The figures from the Commerce Department came after Fed chairman Jay Powell said last week that it was “time” to start cutting interest rates as inflation fell and the labour market slowed.

The core PCE data, which is expected after yesterday’s strong US growth data, plays an important role in the Fed’s assessment of inflation.

In the US, personal spending rose by 0.5% in July, in line with expectations, and personal income rose by 0.3%, slightly above expectations of 0.2%.

Core PCE measures the rate of inflation faced by consumers when purchasing goods and services, excluding food and energy prices.

US government bond prices fell slightly following the release of the data. The yield on the two-year Treasury note, which rises when prices fall, rose 0.03 percentage point during the day to 3.92%. The S&P 500 was up 0.7% shortly after the opening bell on Wall Street.

Eurozone inflation fell sharply in August to 2.2 per cent, the lowest level in three years.
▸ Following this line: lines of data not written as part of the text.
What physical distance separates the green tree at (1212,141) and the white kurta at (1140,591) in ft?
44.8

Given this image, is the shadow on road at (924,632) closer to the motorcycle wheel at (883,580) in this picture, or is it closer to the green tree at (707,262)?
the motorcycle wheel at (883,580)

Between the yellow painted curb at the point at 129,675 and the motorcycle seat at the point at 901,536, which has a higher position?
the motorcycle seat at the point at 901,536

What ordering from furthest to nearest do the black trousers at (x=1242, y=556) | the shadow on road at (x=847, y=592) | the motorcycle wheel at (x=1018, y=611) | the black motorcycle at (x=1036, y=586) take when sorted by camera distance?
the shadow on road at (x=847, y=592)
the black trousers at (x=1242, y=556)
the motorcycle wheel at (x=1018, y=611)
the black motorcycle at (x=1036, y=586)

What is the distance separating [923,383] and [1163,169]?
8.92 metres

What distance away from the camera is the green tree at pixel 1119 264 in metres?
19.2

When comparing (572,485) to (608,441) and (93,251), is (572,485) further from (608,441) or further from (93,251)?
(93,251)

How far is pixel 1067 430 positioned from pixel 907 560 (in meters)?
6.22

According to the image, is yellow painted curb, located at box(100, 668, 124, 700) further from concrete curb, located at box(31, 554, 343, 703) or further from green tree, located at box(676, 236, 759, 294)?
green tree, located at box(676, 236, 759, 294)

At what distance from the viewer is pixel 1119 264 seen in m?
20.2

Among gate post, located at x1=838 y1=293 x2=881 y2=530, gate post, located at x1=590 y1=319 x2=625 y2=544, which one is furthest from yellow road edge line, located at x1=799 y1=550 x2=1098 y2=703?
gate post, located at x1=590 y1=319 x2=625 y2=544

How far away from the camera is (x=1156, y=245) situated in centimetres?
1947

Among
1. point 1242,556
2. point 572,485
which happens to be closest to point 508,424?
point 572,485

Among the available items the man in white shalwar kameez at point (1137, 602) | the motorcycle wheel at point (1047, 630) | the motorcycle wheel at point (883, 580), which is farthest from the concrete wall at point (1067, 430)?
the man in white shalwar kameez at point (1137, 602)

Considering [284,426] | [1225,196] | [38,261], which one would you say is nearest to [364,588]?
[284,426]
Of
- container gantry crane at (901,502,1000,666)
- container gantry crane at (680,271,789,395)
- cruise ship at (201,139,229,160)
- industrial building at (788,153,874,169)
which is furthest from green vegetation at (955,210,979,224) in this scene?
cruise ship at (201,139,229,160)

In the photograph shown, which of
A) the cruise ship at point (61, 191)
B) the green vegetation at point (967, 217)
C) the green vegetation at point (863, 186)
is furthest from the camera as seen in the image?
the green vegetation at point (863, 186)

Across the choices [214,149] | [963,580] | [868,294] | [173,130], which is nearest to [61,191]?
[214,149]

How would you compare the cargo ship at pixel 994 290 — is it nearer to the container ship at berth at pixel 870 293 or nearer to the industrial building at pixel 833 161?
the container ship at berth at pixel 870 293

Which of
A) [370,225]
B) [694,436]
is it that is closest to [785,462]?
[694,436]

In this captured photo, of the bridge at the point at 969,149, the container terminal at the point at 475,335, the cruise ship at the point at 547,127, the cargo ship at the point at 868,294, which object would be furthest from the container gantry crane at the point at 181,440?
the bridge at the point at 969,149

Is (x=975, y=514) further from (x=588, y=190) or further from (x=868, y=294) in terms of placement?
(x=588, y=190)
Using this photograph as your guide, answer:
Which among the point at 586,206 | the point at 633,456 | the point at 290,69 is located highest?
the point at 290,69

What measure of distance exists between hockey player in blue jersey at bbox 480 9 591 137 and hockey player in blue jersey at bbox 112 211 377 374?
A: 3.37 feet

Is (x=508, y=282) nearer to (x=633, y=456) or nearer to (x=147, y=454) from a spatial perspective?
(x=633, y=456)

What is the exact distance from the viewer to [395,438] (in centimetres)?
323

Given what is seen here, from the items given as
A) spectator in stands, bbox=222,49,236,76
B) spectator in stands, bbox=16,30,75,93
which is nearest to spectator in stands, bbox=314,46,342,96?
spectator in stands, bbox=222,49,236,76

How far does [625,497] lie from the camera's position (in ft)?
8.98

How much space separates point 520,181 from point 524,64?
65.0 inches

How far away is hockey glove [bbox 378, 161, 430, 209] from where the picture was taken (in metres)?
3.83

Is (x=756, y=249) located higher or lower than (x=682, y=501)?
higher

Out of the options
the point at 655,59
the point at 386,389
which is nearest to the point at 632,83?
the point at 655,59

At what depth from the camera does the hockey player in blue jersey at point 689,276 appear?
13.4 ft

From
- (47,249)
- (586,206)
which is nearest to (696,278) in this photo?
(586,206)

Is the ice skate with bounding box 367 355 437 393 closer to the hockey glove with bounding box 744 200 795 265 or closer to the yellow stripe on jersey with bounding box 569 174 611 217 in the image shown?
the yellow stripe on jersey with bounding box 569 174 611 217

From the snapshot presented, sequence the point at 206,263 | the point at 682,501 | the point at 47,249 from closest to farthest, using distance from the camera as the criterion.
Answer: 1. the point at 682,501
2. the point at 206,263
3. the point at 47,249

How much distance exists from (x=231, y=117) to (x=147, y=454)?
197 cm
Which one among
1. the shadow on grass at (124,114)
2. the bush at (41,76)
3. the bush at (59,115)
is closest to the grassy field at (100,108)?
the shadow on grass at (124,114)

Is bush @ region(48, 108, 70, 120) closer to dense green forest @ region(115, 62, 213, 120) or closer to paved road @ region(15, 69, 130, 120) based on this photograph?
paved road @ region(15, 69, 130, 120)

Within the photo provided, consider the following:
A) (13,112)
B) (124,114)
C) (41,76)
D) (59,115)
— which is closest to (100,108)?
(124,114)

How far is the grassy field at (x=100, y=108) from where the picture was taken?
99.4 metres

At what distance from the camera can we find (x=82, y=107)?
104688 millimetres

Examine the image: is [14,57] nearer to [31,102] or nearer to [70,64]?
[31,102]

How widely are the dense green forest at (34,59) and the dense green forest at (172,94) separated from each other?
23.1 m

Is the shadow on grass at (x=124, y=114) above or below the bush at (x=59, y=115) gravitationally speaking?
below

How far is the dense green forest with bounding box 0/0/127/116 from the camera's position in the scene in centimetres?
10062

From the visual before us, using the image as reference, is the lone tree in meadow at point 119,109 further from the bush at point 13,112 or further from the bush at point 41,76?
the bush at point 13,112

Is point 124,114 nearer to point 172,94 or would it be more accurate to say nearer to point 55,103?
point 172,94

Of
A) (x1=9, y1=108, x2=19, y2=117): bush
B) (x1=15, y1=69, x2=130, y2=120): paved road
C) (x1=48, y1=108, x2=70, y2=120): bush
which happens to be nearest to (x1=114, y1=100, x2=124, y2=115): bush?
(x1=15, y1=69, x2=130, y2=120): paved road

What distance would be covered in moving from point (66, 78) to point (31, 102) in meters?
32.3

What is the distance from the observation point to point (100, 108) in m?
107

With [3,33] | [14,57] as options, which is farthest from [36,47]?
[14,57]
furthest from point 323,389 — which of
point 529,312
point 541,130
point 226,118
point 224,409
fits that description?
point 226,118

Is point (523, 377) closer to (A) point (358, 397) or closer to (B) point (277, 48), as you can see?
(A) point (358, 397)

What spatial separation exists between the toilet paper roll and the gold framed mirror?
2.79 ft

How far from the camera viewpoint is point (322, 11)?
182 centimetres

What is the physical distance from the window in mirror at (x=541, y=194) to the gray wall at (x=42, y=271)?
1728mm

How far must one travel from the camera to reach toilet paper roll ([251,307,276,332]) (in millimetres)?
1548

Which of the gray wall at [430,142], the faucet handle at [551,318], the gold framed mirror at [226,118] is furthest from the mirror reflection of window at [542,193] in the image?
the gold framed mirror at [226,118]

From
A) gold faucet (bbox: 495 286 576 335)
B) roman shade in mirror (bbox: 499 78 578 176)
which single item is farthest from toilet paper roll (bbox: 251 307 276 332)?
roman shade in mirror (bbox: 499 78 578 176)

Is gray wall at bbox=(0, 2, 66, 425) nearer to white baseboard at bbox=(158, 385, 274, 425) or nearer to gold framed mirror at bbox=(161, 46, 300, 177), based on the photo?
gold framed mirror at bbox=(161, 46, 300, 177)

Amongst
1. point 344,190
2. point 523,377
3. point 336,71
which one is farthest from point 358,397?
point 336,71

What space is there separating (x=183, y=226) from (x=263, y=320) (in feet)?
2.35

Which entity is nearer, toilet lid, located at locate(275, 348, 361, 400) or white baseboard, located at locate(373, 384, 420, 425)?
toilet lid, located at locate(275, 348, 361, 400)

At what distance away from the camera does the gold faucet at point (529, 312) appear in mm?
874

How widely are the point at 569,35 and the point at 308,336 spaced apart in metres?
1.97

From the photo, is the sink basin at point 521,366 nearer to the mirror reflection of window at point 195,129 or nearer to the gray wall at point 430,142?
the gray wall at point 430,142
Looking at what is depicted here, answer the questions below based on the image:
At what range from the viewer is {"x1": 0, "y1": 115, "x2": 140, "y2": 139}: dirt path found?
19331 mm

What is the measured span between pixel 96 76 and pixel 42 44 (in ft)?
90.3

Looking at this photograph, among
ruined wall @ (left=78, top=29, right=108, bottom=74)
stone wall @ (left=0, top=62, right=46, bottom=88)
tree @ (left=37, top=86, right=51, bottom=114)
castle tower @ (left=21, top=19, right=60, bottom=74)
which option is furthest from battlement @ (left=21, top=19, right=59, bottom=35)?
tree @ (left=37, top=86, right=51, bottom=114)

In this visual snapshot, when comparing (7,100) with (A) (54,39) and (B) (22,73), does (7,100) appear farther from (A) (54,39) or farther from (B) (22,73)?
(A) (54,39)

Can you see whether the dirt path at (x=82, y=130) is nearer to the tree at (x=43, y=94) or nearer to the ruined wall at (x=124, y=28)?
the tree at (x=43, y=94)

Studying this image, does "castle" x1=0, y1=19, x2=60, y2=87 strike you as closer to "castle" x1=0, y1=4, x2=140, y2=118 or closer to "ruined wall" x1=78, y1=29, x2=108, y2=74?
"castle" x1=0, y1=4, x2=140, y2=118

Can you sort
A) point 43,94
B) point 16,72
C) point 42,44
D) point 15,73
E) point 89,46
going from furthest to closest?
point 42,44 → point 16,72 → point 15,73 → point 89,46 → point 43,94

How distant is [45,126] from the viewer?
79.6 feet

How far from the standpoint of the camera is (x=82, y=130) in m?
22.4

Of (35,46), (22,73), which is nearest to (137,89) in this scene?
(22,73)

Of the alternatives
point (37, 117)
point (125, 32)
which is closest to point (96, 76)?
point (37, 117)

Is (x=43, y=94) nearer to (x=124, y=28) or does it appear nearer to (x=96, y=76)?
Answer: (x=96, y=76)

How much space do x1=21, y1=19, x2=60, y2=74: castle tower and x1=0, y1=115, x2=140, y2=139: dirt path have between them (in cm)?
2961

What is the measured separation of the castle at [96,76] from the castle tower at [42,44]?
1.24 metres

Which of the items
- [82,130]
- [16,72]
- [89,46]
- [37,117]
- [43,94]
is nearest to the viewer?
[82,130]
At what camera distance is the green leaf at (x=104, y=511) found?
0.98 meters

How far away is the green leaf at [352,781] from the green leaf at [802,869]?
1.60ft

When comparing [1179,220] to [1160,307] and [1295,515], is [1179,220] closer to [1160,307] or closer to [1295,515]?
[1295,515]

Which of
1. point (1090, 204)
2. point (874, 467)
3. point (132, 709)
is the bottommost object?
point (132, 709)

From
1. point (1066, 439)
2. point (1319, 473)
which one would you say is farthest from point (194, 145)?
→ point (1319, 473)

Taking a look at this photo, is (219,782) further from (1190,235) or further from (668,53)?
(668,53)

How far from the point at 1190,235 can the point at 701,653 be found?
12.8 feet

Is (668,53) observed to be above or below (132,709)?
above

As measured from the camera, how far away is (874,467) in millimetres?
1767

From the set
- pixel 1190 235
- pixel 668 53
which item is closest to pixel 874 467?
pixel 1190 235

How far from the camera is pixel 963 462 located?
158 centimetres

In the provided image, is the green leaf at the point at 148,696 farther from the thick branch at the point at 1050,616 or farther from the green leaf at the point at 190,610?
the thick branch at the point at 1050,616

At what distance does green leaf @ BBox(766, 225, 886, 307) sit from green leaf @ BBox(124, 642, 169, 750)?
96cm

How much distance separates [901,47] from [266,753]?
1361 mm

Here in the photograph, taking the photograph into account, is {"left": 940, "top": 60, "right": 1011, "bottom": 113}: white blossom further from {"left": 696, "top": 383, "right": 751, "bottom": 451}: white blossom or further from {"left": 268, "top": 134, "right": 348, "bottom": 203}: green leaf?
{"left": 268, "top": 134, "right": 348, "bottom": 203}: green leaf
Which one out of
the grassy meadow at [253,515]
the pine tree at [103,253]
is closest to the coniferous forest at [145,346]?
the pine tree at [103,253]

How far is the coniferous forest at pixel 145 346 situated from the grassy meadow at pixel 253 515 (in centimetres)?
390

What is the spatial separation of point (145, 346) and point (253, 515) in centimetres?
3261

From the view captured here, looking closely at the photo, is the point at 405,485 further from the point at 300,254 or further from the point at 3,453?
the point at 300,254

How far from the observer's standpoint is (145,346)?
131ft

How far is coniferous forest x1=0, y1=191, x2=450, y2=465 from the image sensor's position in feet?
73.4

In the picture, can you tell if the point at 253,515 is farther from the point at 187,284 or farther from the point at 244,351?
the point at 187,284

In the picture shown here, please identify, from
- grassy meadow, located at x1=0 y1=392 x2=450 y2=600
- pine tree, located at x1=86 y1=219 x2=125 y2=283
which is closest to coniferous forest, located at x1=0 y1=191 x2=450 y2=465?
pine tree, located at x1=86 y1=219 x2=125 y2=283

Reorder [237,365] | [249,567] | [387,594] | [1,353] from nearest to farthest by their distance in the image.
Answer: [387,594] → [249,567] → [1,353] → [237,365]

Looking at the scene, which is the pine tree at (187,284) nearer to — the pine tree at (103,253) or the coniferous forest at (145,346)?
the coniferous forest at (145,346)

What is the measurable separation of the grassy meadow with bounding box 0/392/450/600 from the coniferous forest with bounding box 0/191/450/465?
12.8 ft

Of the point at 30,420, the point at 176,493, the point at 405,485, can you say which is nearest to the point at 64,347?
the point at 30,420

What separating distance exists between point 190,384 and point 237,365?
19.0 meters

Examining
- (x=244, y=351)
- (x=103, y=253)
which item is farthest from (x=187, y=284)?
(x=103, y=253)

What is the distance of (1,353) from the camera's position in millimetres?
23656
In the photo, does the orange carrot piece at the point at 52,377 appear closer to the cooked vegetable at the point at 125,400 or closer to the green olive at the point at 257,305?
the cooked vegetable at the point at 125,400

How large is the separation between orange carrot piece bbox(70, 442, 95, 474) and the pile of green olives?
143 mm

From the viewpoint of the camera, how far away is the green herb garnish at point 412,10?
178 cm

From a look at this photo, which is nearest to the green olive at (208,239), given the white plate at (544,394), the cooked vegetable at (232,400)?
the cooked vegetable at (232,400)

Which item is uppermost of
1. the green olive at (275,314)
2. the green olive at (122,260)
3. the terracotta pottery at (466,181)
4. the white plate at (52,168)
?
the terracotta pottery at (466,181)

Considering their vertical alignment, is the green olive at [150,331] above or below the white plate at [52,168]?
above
The rate reinforced expectations that the European Central Bank (ECB) will cut interest rates next month.

Friday’s preliminary figure was in line with the 2.2 per cent forecast in a Reuters poll and below last month’s rate of 2.6 per cent.

The Eurostat data came after Germany and Spain this week reported sharper-than-expected declines in August.

France also reported on Friday that inflation fell to 2.2 per cent, but the figure was higher than expected and some economists attributed the drop to price pressures from the Paris Olympics.